In this study, the effects of the insertion of a BCP buffer layer with various deposition thicknesses at the interface between the grating-structured active layer and the Al cathode are investigated. As an inexpensive master mold of the grating-structure, a commercially available recordable digital versatile disc (DVD-R) substrate was employed.51,52 The grating-structured surface of the active layer was successfully produced by duplication from a poly(dimethylsiloxane) (PDMS) secondary mold using the spin cast molding technique. Compared with the conventional BHJ PV cell, where the BCP buffer layer is inserted at the flat interface, the grating-structured BHJ PV cell exhibited a higher performance even for an excessively thick deposition of BCP (thickness ≥10 nm). Our results suggest that the grating-structured active-layer–cathode interface is an effective strategy to prevent the increase in Rs caused by the insertion of a BCP buffer layer as thick as the spacer layers employed in the BHJ PV cells.46,47

The grating-structured surface of the P3HT:PCBM active layer was fabricated by spin cast molding using a PDMS mold stamp. Vinyl poly(dimethylsiloxane) prepolymer (VDT-731), hydrosilane prepolymer (HMS-301), and Pt catalyst (SIP6831.1) were purchased from Gelest, Inc., and used to prepare the PDMS mold stamp. P3HT, PCBM, and BCP were purchased from Luminescence Technology Corp., Frontier Carbon Corp., and Tokyo Chemical Industry, respectively. The PEDOT:PSS solution (Clevios AI4083) was purchased from Heraeus. These materials were used as received. All other employed solvents and reagents were of analytical grade and purchased commercially.

The employed substrate was a 100-nm-thick-ITO-coated glass plate with a resistance of approximately 20 Ω/sq supplied by Sanyo Vacuum Industries. The substrates were cut into 14 × 18 mm2 sample slides, and the ITO layers were etched using an aqua regia solution to form 2-mm-wide stripes, which are employed as anodes.

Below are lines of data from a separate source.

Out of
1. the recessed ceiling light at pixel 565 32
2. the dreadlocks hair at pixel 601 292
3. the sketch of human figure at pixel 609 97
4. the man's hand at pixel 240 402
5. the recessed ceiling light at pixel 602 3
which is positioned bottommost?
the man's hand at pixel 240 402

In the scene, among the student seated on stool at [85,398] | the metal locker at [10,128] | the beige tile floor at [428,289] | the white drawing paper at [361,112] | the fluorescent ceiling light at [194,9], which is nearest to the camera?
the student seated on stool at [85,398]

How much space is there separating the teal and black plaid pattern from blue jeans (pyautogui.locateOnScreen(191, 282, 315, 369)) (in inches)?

The patterned ITO substrates were cleaned and rinsed using two detergent solutions (Extran MA 03, pH 6.8, MERCK, and Kontaminon O, pH 10, WAKO) and de-ionized water. The ITO substrates were further cleaned, successively ultrasonicated in acetone and isopropanol, and transferred to boiled isopropanol.

The PEDOT:PSS solution was filtered using a polyvinylidene difluoride (PVDF) filter (pore size: 0.45 µm) and ultra-sonicated for more than 1 h before use. A PEDOT:PSS layer (∼40 nm) was fabricated on the cleaned surface of the ITO substrate using a spin-coater (MS-A100, Mikasa) at a spin rate of 3300 rpm for 30 s in a nitrogen-filled glove box and annealed at 85 °C for 5 min.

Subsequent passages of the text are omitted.